Tell me about congestive heart failure

First, it’s not me.

My 88 year old mother was admitted to the hospital yesterday with pneumonia and congestive heart failure. She’s not the strongest person, she has a pacemaker and has been confined to a wheelchair for the last year or so, and she’s apparently on some pretty aggressive treatment to reduce the fluid in her lungs.

My question: I’ve always heard congestive heart failure was pretty much a last diagnosis before the heart failed. Now, in doing some reading, I am presented with information that it’s not a death sentence, but is curable and if treatment is aggressive enough, it will most likely reverse itself.

I’m confused. Can someone set me straight on this?

My 82-year old grandfather was just diagnosed with this, after a similar trip to the hospital. They told him that it’s completely treatable with a combination of a low-salt diet and the drug Cumadin, which requires that he go in for frequent blood tests.

It is something that can get better if everything goes just right, and it is a condition in which heart failure is close. The patient will have to watch their health condition in the future more carefully.

CHF can be treated two different ways: reducing the fluid around the heart, and/or increasing the strength of the heartbeat.

#1 is usually done with a combination of steroids and diuretics; the traditional drug for #2 is digitalis, although there are other newer drugs for this.

My grandmother lived with CHF for several years, BTW.

Thank you for the information. I spoke with the hospital this morning and Mom’s doing much better - they’re going to keep her for a week or so to get all the fluid off her lungs.

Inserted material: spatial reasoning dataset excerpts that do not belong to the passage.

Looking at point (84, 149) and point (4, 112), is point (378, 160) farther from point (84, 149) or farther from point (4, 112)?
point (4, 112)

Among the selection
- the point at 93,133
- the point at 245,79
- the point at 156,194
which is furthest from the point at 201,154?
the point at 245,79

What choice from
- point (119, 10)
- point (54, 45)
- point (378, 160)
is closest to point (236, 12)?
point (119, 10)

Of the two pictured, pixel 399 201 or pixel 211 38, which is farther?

Good to know it’s not an automatic death sentence.

A few years ago I remember reading a review article about CHF that started by saying the the prognosis for a person with newly diagnosed CHF is roughly the same as for someone with newly diagnosed cancer. I don’t think things have changed too much. Something like 50% (or maybe more) will live > 5 years.

Of course, as with most diseases, it depends on age and the cause of the heart failure.

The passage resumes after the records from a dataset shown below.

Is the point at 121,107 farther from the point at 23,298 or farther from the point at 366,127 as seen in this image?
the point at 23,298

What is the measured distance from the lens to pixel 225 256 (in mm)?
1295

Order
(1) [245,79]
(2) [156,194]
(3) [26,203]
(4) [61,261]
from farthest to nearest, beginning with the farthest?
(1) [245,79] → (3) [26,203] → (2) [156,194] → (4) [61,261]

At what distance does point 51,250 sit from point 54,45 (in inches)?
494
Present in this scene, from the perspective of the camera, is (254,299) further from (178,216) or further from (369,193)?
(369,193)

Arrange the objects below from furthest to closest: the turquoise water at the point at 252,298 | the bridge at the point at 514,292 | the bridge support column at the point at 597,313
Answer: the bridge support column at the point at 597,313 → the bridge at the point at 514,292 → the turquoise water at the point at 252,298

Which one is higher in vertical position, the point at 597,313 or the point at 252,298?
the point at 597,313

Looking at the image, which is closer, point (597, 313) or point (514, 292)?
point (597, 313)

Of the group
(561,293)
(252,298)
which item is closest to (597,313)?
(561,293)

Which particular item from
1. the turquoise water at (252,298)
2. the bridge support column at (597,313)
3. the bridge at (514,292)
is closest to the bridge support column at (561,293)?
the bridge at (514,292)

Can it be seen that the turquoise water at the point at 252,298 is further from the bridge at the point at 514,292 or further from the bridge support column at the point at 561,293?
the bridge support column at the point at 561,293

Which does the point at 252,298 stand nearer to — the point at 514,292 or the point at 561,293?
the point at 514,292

Your mother’s case sounds a bit like my mother’s case. She was diagnosed with idiopathic heart failure at around 85 causing her to give up tennis. She died a few days after her 90th birthday. (Darth Cheney on the other hand, is still kicking.)

The worst thing about CHF is the treatment. Not that it is painful or anything but the doc has to “tune up” the patient with a variety of meds to keep the circulatory system working well enough to oxygenate the patient and not allow fluid to build up where it shouldn’t. This is largely a trial and error process. Expect that that your mother will be in and out of the hospital a few times in the next 12 months or so being tuned up and being treated for side effects of her meds.

The worst thing for my mother was that her HMO doc thought she wouldn’t live more than a year and felt put out that he was asked to admit her to the hospital and go to the trouble of tuning her up several times in the last years of her life. The HMO wished she would just go home and die thereby improving their bottom line. But she lived 4 pretty good years longer and was mentally as sharp as ever when her body finally just gave out.

Although your mother may live another 5 years, do expect that she may have some medical crises and do be sure that you, she, and any other involved relatives have decided what kind of actions should be taken if she takes a severe turn for the worse and make sure that her doc knows what her wishes are. One of the worst things to happen to an 88-year-old with CHF in a wheelchair is to be treated super aggressively the way you would treat a 21-year-old with an injury. An appropriate aim is treatment of what can be treated (e.g., a tune up if the heart has some reserve) and comfort. My mother died in her apartment, appropriately medicated with pain meds, with a hospice nurse and her daughter at her side, not in some damn hospital.